SET TASKS »
1. List every head coach named in the T. J. Weist profile.
2. According to the T. J. Weist profile, what degree did he receive in 1988?
3. Pick up the T. J. Weist profile right after its final sentence and continue it.

T. J. Weist (pronounced WEEST, born June 25, 1965) is an American football coach who is an assistant special teams coach for the Baltimore Ravens of the National Football League (NFL). He was the senior offensive analyst for University of Michigan in 2015 and interim head coach of the Connecticut Huskies football team for the 2013 season.

Weist, has mentored over 23 future National Football League (NFL) receivers, was also the Bearcats recruiting coordinator for 2012. He also has been on staffs at Tulsa (1996), Southern Illinois (1994–95), Michigan (1990–93) and Alabama (1988–89). The Wolverines reached four postseason bowl games during his tenure, including two Rose Bowl appearances, while the Crimson Tide appeared in a pair of postseason contests while he was on the coaching staff including the 1990 Sugar Bowl. [2]

Early life
A native of Bay City, Michigan, Weist enrolled at Alabama, where he was a letterman, as a wide receiver under head coaches Ray Perkins and Bill Curry. In 1988, he received a B.S in health and physical education, then finished his education a year later, receiving a M.S. in exercise physiology.

Coaching career

Indiana
Weist got started at Indiana where he coached special teams, and also served as the Hoosiers' recruiting coordinator his first two years.

Western Kentucky
Weist was hired at Western Kentucky serving serving under head coach Jack Harbaugh. During his time at WKU he coached the wide receivers and also served as the team's assistant head coach (2007–09) and offensive coordinator (2003–06). As offensive coordinator in 2006, WKU ranked 23rd in the country in total offense, also finishing 17th in pass efficiency rating while posting more than 4,000 total yards for the fifth consecutive season. Weist helped direct an offense that averaged 405.73 yards per game in 2005, while scoring more than 30 points a game. The Hilltoppers ranked in the top 30 nationally in four different categories.

INFORMATION PROVIDED »
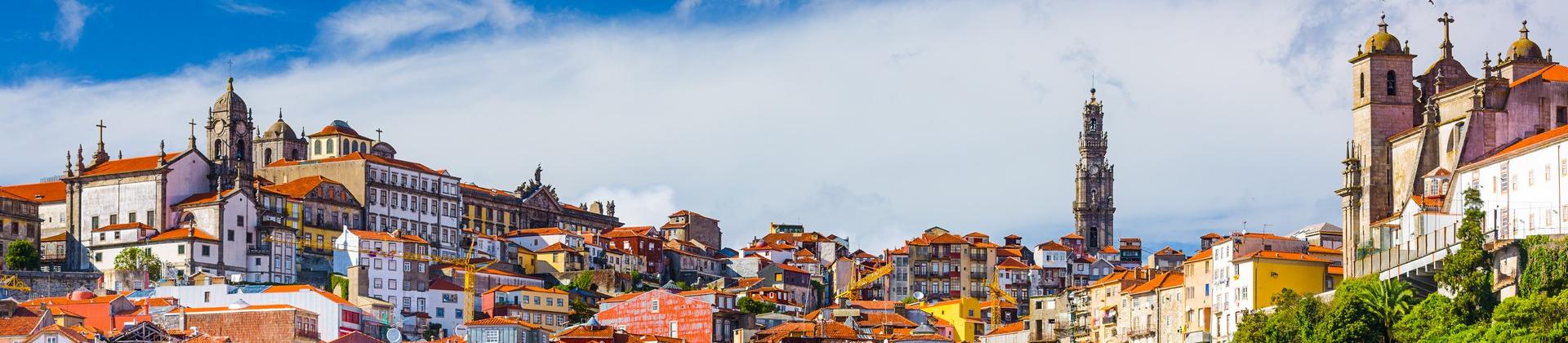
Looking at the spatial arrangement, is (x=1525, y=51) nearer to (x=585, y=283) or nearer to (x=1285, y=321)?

THE RESPONSES »
1.
Ray Perkins
Bill Curry
Jack Harbaugh

2. A B.S. in health and physical education.

3.
Cincinnati
In 2010 Weist joined Butch Jones staff at Cincinnati as wide receivers coach. Weist coached a pair of All-Big East Conference selections in Armon Binns (first team) and D. J. Woods (second team) as the duo were the No. 1 and 2 ranked receivers in the Big East in 2010.  The Bearcats were the only NCAA FBS school to have two wide receivers with 15 or more 20-yard receptions in 2010.  In 2010, the Bearcats led the Big East in scoring offense (27.1 ppg), total offense (417.3 ypg) and passing offense (260.7 ypg).

In 2011, Cincinnati averaged 385 yards of total offense per game and scored an average of 33.3 points per game on the way to a Big East conference championship and a win in the Liberty Bowl over Vanderbilt.

Weist helped lead the Bearcats to a 10–3 record in 2012 and a 48-34 victory over Duke in the Belk Bowl.  Weist served as Cincinnati's offensive coordinator in the Belk Bowl as the Bearcats gained 554 yards of total offense on 53 plays and did not have a turnover.  Cincinnati was 17 of 25 in passing for 332 yards.  Cincinnati was ranked second in the Big East in total offense at 440.23 yards per game and was first in the Big East in scoring offense at 32.31 points per game. During his time with the Bearcats, Cincinnati won a total of two Big East championships.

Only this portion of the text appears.